Prof. Dr. Gerd Hölter und Dr. Wolfgang Beudels vom Fachgebiet
"Bewegungserziehung und Bewegungstherapie in Rehabilitation und
Pädagogik bei Behinderung" der Fakultät
Rehabilitationswissenschaften setzen auf vergleichsweise einfache Mittel:
auf Bewegung und Training. Als ideales Medium für die Therapie von
kleinen ADHS-Patienten haben sie neben Spielen in der Turnhalle das Medium
Wasser entdeckt. "mundo" bietet spannende Reportagen, Portraits
und Interviews über Forschungsprojekte an der Universität Dortmund -
allgemeinverständlich erklärt für jeden Wissenschaftsinteressierten.
"mundo" ist kostenlos erhältlich bei der Universität Dortmund
Referat für Öffentlichkeitsarbeit Baroperstr. 285 44227 Dortmund Tel.:
02131/755-5524 Fax: 0231/755-4664 Email: cordula.kerkes@uni-dortmund.de
Christoph (Name geändert) ist fast acht Jahre alt. Im November wurde bei
ihm das so genannte ADH-Syndrom diagnostiziert. Seitdem nimmt er das
Psychopharmakon "Ritalin". Wir sind sehr daran interessiert,
dass Christoph an Ihrem Projekt teilnimmt, weil wir der Meinung sind, dass
ein Bewegungsprogramm gegen seine motorische Unruhe Erfolg verspricht.
Christoph ist ein fröhlicher, aufgeweckter, neugieriger Junge - aber
leider ist sein Sozialverhalten überhaupt nicht altersgemäß. Aus diesem
Grund haben wir uns entschlossen, einen Therapieversuch mit "Ritalin"
zu machen. Dennoch möchten wir im Grunde unseres Herzens so schnell wie
möglich wieder davon wegkommen. Wir würden uns über eine positive
Antwort sehr freuen." Briefe wie dieser, geschrieben von Eltern
irgendwo im Ruhrgebiet, erreichen Gerd Hölter immer wieder. Es ist die
pure Verzweiflung von Eltern mit hyperaktiven Kindern, die an dem so
genannten "Aufmerksamkeits-Defizit-Hyperaktivitäts-Syndrom"
oder kurz "ADHS" leiden. Die Kinder fühlen sich selbst in ihrer
Haut nicht wohl. Ihre Aufmerksamkeit ist sehr schnell erschöpft, sie
können sich kaum auf etwas konzentrieren und haben einen ungeheuren
Bewegungsdrang. Immerzu sind sie unruhig, rudern oft unkoordiniert mit
ihren Armen, düsen aufgeregt durch die Gegend. Das Symptom ist seit Mitte
der Achtziger Jahre bekannt, doch die Ursachen liegen noch im Dunkeln. Nur
eines steht fest: Das ADHS hat nicht nur eine Ursache. Genetische
Veranlagung, Ernährung und soziale Strukturen spielen hier zusammen.
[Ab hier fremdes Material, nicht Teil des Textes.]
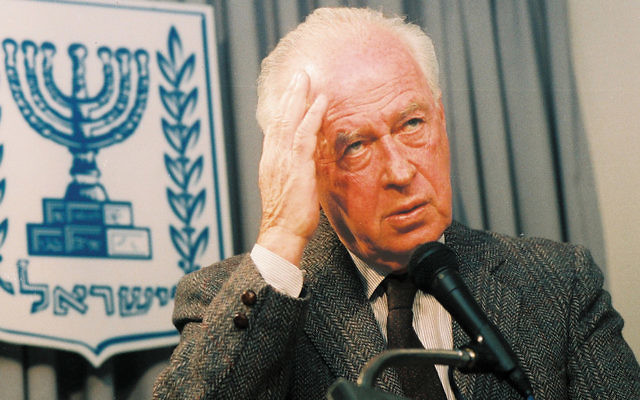 Israeli Prime Minister Yitzhak Rabin was assassinated at a rally in Tel Aviv on November 4, 1995. (Flash90)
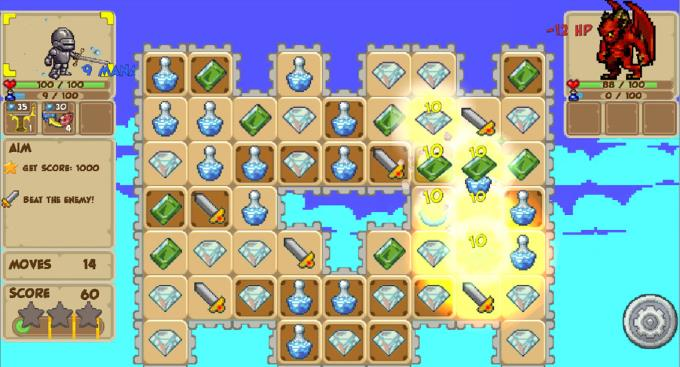 Gems of Fate The Charmed King Torrent Download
Wirksame Therapien gibt es derzeit nur eine. Sie ist pharmazeutisch und
häufig unter dem Markennamen "Ritalin" bekannt. Ritalin ist ein
Metylphenidat, das normalerweise aufputschend wirkt, allerdings bei diesen
Kindern erstaunlicherweise sedierend und gleichzeitig dämpfend auf den
Bewegungsdrang. Den Erfolg in rund 70 Prozent der Fälle belegen so
genannte Meta-Analysen. Genauso wie die Ursachen des "ADHS"
unklar sind, so ist auch die genaue Wirkung von Medikamenten wie Ritalin
nicht bekannt. Fakt ist nur, dass es häufig als ein Wundermittel
angesehen wird. Es ist so schön einfach: Pille einwerfen und gut ist es.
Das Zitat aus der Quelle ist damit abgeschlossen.